• _Excerpted passage_

_ _ _ _

#!/usr/bin/env python3
"""
Etsy Archive Auditor
Scans /Users/tonyclaw/Documents/Etsy Designs/04-Archive/ and generates a
quality report flagging listings with missing files or weak metadata.

Output: /Users/tonyclaw/.openclaw/workspace/drafts/etsy/archive-audit-{date}.md
"""

import os
import sys
import re
import glob
from datetime import datetime
from pathlib import Path

ARCHIVE_DIR = Path("/Users/tonyclaw/Documents/Etsy Designs/04-Archive")
OUTPUT_DIR  = Path("/Users/tonyclaw/.openclaw/workspace/drafts/etsy")
DATE_STR    = datetime.now().strftime("%Y-%m-%d")
OUTPUT_FILE = OUTPUT_DIR / f"archive-audit-{DATE_STR}.md"

# Folders that are not product listings — skip them
META_FOLDERS = {
    "listed", "rejected", "source-pngs", "archive", "whats-included",
    "cleanup-20260210", "cleanup-20260211", "cleanup-20260212",
}

MIN_TITLE_LEN   = 40
MIN_TAGS_COUNT  = 13
SVG_KEYWORDS    = ["svg", "SVG"]
# Common niche keywords — if NONE are present, flag as weak
NICHE_KEYWORDS  = [
    "hunting", "christmas", "halloween", "faith", "christian", "cross",
    "easter", "military", "patriot", "eagle", "floral", "wedding", "deer",
    "dog", "cat", "horse", "flower", "bird", "baby", "mom", "dad",
    "teacher", "nurse", "football", "baseball", "basketball", "fishing",
    "camping", "skull", "anchor", "nautical", "western", "farmhouse",
]

# ─── Severity buckets ─────────────────────────────────────────────────────────
critical = []   # missing required files
warnings = []   # weak title issues
infos    = []   # tag/improvement suggestions

stats = {
    "total": 0,
    "critical": 0,
    "warning": 0,
    "info": 0,
    "clean": 0,
}


def parse_listing(listing_path: Path) -> dict:
    """Parse a -listing.txt file and extract TITLE and TAGS."""
    data = {"title": None, "tags": []}
    try:
        text = listing_path.read_text(encoding="utf-8", errors="replace")
        # TITLE
        m = re.search(r"^TITLE:\s*(.+)$", text, re.MULTILINE)
        if m:
            data["title"] = m.group(1).strip()
        # TAGS — grab the line(s) after "TAGS:" until blank line or PRICE:
        m_tags = re.search(r"^TAGS:\s*\n(.*?)(?:\n\n|\nPRICE:|\Z)", text, re.MULTILINE | re.DOTALL)
        if m_tags:
            raw = m_tags.group(1).strip()

_ _ _ _

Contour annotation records
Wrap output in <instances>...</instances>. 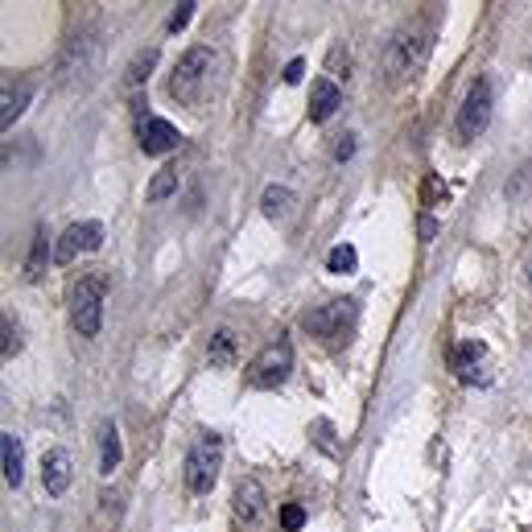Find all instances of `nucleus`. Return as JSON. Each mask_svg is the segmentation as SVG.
<instances>
[{
  "label": "nucleus",
  "mask_w": 532,
  "mask_h": 532,
  "mask_svg": "<svg viewBox=\"0 0 532 532\" xmlns=\"http://www.w3.org/2000/svg\"><path fill=\"white\" fill-rule=\"evenodd\" d=\"M206 359H211V367H232L235 364V335L232 330H215V335H211Z\"/></svg>",
  "instance_id": "aec40b11"
},
{
  "label": "nucleus",
  "mask_w": 532,
  "mask_h": 532,
  "mask_svg": "<svg viewBox=\"0 0 532 532\" xmlns=\"http://www.w3.org/2000/svg\"><path fill=\"white\" fill-rule=\"evenodd\" d=\"M491 112H495V87L491 79H475V87L467 91L462 108H458V137L462 140H479L491 124Z\"/></svg>",
  "instance_id": "0eeeda50"
},
{
  "label": "nucleus",
  "mask_w": 532,
  "mask_h": 532,
  "mask_svg": "<svg viewBox=\"0 0 532 532\" xmlns=\"http://www.w3.org/2000/svg\"><path fill=\"white\" fill-rule=\"evenodd\" d=\"M438 235V219L433 215H421V240H433Z\"/></svg>",
  "instance_id": "7c9ffc66"
},
{
  "label": "nucleus",
  "mask_w": 532,
  "mask_h": 532,
  "mask_svg": "<svg viewBox=\"0 0 532 532\" xmlns=\"http://www.w3.org/2000/svg\"><path fill=\"white\" fill-rule=\"evenodd\" d=\"M0 470H5V483L17 491L25 483V446H21L17 433H0Z\"/></svg>",
  "instance_id": "4468645a"
},
{
  "label": "nucleus",
  "mask_w": 532,
  "mask_h": 532,
  "mask_svg": "<svg viewBox=\"0 0 532 532\" xmlns=\"http://www.w3.org/2000/svg\"><path fill=\"white\" fill-rule=\"evenodd\" d=\"M211 71H215V54L206 46H195L186 54L177 58L174 75H169V95L177 103H186V108H198L211 91Z\"/></svg>",
  "instance_id": "f257e3e1"
},
{
  "label": "nucleus",
  "mask_w": 532,
  "mask_h": 532,
  "mask_svg": "<svg viewBox=\"0 0 532 532\" xmlns=\"http://www.w3.org/2000/svg\"><path fill=\"white\" fill-rule=\"evenodd\" d=\"M309 438H314V446L322 450V454L338 458V446H335V425H330L327 417H318L314 425H309Z\"/></svg>",
  "instance_id": "393cba45"
},
{
  "label": "nucleus",
  "mask_w": 532,
  "mask_h": 532,
  "mask_svg": "<svg viewBox=\"0 0 532 532\" xmlns=\"http://www.w3.org/2000/svg\"><path fill=\"white\" fill-rule=\"evenodd\" d=\"M351 153H355V137H338V145H335V161H351Z\"/></svg>",
  "instance_id": "c756f323"
},
{
  "label": "nucleus",
  "mask_w": 532,
  "mask_h": 532,
  "mask_svg": "<svg viewBox=\"0 0 532 532\" xmlns=\"http://www.w3.org/2000/svg\"><path fill=\"white\" fill-rule=\"evenodd\" d=\"M261 211H264V219H272V223L290 219L293 215V190L290 186H269L261 195Z\"/></svg>",
  "instance_id": "6ab92c4d"
},
{
  "label": "nucleus",
  "mask_w": 532,
  "mask_h": 532,
  "mask_svg": "<svg viewBox=\"0 0 532 532\" xmlns=\"http://www.w3.org/2000/svg\"><path fill=\"white\" fill-rule=\"evenodd\" d=\"M301 524H306V508H301V504H285V508H280V528H285V532H298Z\"/></svg>",
  "instance_id": "bb28decb"
},
{
  "label": "nucleus",
  "mask_w": 532,
  "mask_h": 532,
  "mask_svg": "<svg viewBox=\"0 0 532 532\" xmlns=\"http://www.w3.org/2000/svg\"><path fill=\"white\" fill-rule=\"evenodd\" d=\"M528 280H532V261H528Z\"/></svg>",
  "instance_id": "2f4dec72"
},
{
  "label": "nucleus",
  "mask_w": 532,
  "mask_h": 532,
  "mask_svg": "<svg viewBox=\"0 0 532 532\" xmlns=\"http://www.w3.org/2000/svg\"><path fill=\"white\" fill-rule=\"evenodd\" d=\"M29 95H33V87H29L25 79H17V83L5 87V100H0V128H5V132H13V124L25 116Z\"/></svg>",
  "instance_id": "dca6fc26"
},
{
  "label": "nucleus",
  "mask_w": 532,
  "mask_h": 532,
  "mask_svg": "<svg viewBox=\"0 0 532 532\" xmlns=\"http://www.w3.org/2000/svg\"><path fill=\"white\" fill-rule=\"evenodd\" d=\"M91 54H95V42L87 38V33L75 38L71 46H66L62 62H58V79H62V83H75L79 75H87V71H91Z\"/></svg>",
  "instance_id": "2eb2a0df"
},
{
  "label": "nucleus",
  "mask_w": 532,
  "mask_h": 532,
  "mask_svg": "<svg viewBox=\"0 0 532 532\" xmlns=\"http://www.w3.org/2000/svg\"><path fill=\"white\" fill-rule=\"evenodd\" d=\"M454 372L458 380H467V384H487V347L483 343H462L454 351Z\"/></svg>",
  "instance_id": "ddd939ff"
},
{
  "label": "nucleus",
  "mask_w": 532,
  "mask_h": 532,
  "mask_svg": "<svg viewBox=\"0 0 532 532\" xmlns=\"http://www.w3.org/2000/svg\"><path fill=\"white\" fill-rule=\"evenodd\" d=\"M290 372H293V343L290 338H277V343H269L252 359V367H248V384L269 393V388H280V384L290 380Z\"/></svg>",
  "instance_id": "423d86ee"
},
{
  "label": "nucleus",
  "mask_w": 532,
  "mask_h": 532,
  "mask_svg": "<svg viewBox=\"0 0 532 532\" xmlns=\"http://www.w3.org/2000/svg\"><path fill=\"white\" fill-rule=\"evenodd\" d=\"M103 301H108L103 277H79V285L71 290V327L83 338H95L103 330Z\"/></svg>",
  "instance_id": "20e7f679"
},
{
  "label": "nucleus",
  "mask_w": 532,
  "mask_h": 532,
  "mask_svg": "<svg viewBox=\"0 0 532 532\" xmlns=\"http://www.w3.org/2000/svg\"><path fill=\"white\" fill-rule=\"evenodd\" d=\"M338 108H343V91H338L335 79H314V87H309V120L327 124Z\"/></svg>",
  "instance_id": "f8f14e48"
},
{
  "label": "nucleus",
  "mask_w": 532,
  "mask_h": 532,
  "mask_svg": "<svg viewBox=\"0 0 532 532\" xmlns=\"http://www.w3.org/2000/svg\"><path fill=\"white\" fill-rule=\"evenodd\" d=\"M137 137H140V149L149 153V157H161V153L177 149V128L169 120H161V116H140L137 124Z\"/></svg>",
  "instance_id": "1a4fd4ad"
},
{
  "label": "nucleus",
  "mask_w": 532,
  "mask_h": 532,
  "mask_svg": "<svg viewBox=\"0 0 532 532\" xmlns=\"http://www.w3.org/2000/svg\"><path fill=\"white\" fill-rule=\"evenodd\" d=\"M153 66H157V50H153V46H149V50H140V54L128 62V71H124V87H140L145 79H149Z\"/></svg>",
  "instance_id": "4be33fe9"
},
{
  "label": "nucleus",
  "mask_w": 532,
  "mask_h": 532,
  "mask_svg": "<svg viewBox=\"0 0 532 532\" xmlns=\"http://www.w3.org/2000/svg\"><path fill=\"white\" fill-rule=\"evenodd\" d=\"M124 458V446H120V430H116V421H100V475H112L120 467Z\"/></svg>",
  "instance_id": "f3484780"
},
{
  "label": "nucleus",
  "mask_w": 532,
  "mask_h": 532,
  "mask_svg": "<svg viewBox=\"0 0 532 532\" xmlns=\"http://www.w3.org/2000/svg\"><path fill=\"white\" fill-rule=\"evenodd\" d=\"M0 330H5V343H0V355H5V359H17V355H21V347H25V343H21V327H17V318H9V314H5V318H0Z\"/></svg>",
  "instance_id": "a878e982"
},
{
  "label": "nucleus",
  "mask_w": 532,
  "mask_h": 532,
  "mask_svg": "<svg viewBox=\"0 0 532 532\" xmlns=\"http://www.w3.org/2000/svg\"><path fill=\"white\" fill-rule=\"evenodd\" d=\"M195 9H198V5H190V0H186V5H177V9L169 13V33H182V29L190 25V17H195Z\"/></svg>",
  "instance_id": "cd10ccee"
},
{
  "label": "nucleus",
  "mask_w": 532,
  "mask_h": 532,
  "mask_svg": "<svg viewBox=\"0 0 532 532\" xmlns=\"http://www.w3.org/2000/svg\"><path fill=\"white\" fill-rule=\"evenodd\" d=\"M223 470V438L219 433H198L186 454V487L195 495H206Z\"/></svg>",
  "instance_id": "39448f33"
},
{
  "label": "nucleus",
  "mask_w": 532,
  "mask_h": 532,
  "mask_svg": "<svg viewBox=\"0 0 532 532\" xmlns=\"http://www.w3.org/2000/svg\"><path fill=\"white\" fill-rule=\"evenodd\" d=\"M355 322H359V301L355 298H338V301H327V306L309 309L301 318V327L309 330L314 338H322L327 347H338L355 335Z\"/></svg>",
  "instance_id": "7ed1b4c3"
},
{
  "label": "nucleus",
  "mask_w": 532,
  "mask_h": 532,
  "mask_svg": "<svg viewBox=\"0 0 532 532\" xmlns=\"http://www.w3.org/2000/svg\"><path fill=\"white\" fill-rule=\"evenodd\" d=\"M301 75H306V62H301V58H293V62L285 66V75H280V79L293 87V83H301Z\"/></svg>",
  "instance_id": "c85d7f7f"
},
{
  "label": "nucleus",
  "mask_w": 532,
  "mask_h": 532,
  "mask_svg": "<svg viewBox=\"0 0 532 532\" xmlns=\"http://www.w3.org/2000/svg\"><path fill=\"white\" fill-rule=\"evenodd\" d=\"M528 195H532V157L504 182V198H508V203H524Z\"/></svg>",
  "instance_id": "412c9836"
},
{
  "label": "nucleus",
  "mask_w": 532,
  "mask_h": 532,
  "mask_svg": "<svg viewBox=\"0 0 532 532\" xmlns=\"http://www.w3.org/2000/svg\"><path fill=\"white\" fill-rule=\"evenodd\" d=\"M264 487L256 483V479H243L240 487H235V495H232V516H235V524H248L252 528L256 520L264 516Z\"/></svg>",
  "instance_id": "9d476101"
},
{
  "label": "nucleus",
  "mask_w": 532,
  "mask_h": 532,
  "mask_svg": "<svg viewBox=\"0 0 532 532\" xmlns=\"http://www.w3.org/2000/svg\"><path fill=\"white\" fill-rule=\"evenodd\" d=\"M425 58H430V33L425 29H396L384 46V75H388V83L417 79Z\"/></svg>",
  "instance_id": "f03ea898"
},
{
  "label": "nucleus",
  "mask_w": 532,
  "mask_h": 532,
  "mask_svg": "<svg viewBox=\"0 0 532 532\" xmlns=\"http://www.w3.org/2000/svg\"><path fill=\"white\" fill-rule=\"evenodd\" d=\"M327 269H330V272H338V277H347V272L359 269V252H355L351 243H338V248H330Z\"/></svg>",
  "instance_id": "b1692460"
},
{
  "label": "nucleus",
  "mask_w": 532,
  "mask_h": 532,
  "mask_svg": "<svg viewBox=\"0 0 532 532\" xmlns=\"http://www.w3.org/2000/svg\"><path fill=\"white\" fill-rule=\"evenodd\" d=\"M71 479H75V462H71V454L66 450H50L46 458H42V487H46V495H66L71 491Z\"/></svg>",
  "instance_id": "9b49d317"
},
{
  "label": "nucleus",
  "mask_w": 532,
  "mask_h": 532,
  "mask_svg": "<svg viewBox=\"0 0 532 532\" xmlns=\"http://www.w3.org/2000/svg\"><path fill=\"white\" fill-rule=\"evenodd\" d=\"M46 264H50V232H46V223H38L33 243H29V256H25V280H29V285H33V280H42Z\"/></svg>",
  "instance_id": "a211bd4d"
},
{
  "label": "nucleus",
  "mask_w": 532,
  "mask_h": 532,
  "mask_svg": "<svg viewBox=\"0 0 532 532\" xmlns=\"http://www.w3.org/2000/svg\"><path fill=\"white\" fill-rule=\"evenodd\" d=\"M100 248H103V223L100 219H83V223H71L62 232V240L54 243V261L71 264L87 252H100Z\"/></svg>",
  "instance_id": "6e6552de"
},
{
  "label": "nucleus",
  "mask_w": 532,
  "mask_h": 532,
  "mask_svg": "<svg viewBox=\"0 0 532 532\" xmlns=\"http://www.w3.org/2000/svg\"><path fill=\"white\" fill-rule=\"evenodd\" d=\"M169 195H177V169L174 166L157 169V174H153V182H149V203H166Z\"/></svg>",
  "instance_id": "5701e85b"
}]
</instances>
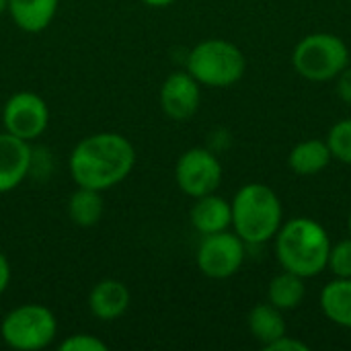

_ _ _ _

Shorten the paragraph in the script that begins "Scans /Users/tonyclaw/Documents/Etsy Designs/04-Archive/", keeping its main facts. Rely only on the script for this.

Scans /Users/tonyclaw/Documents/Etsy Designs/04-Archive/ and reports listings that have missing files or weak metadata.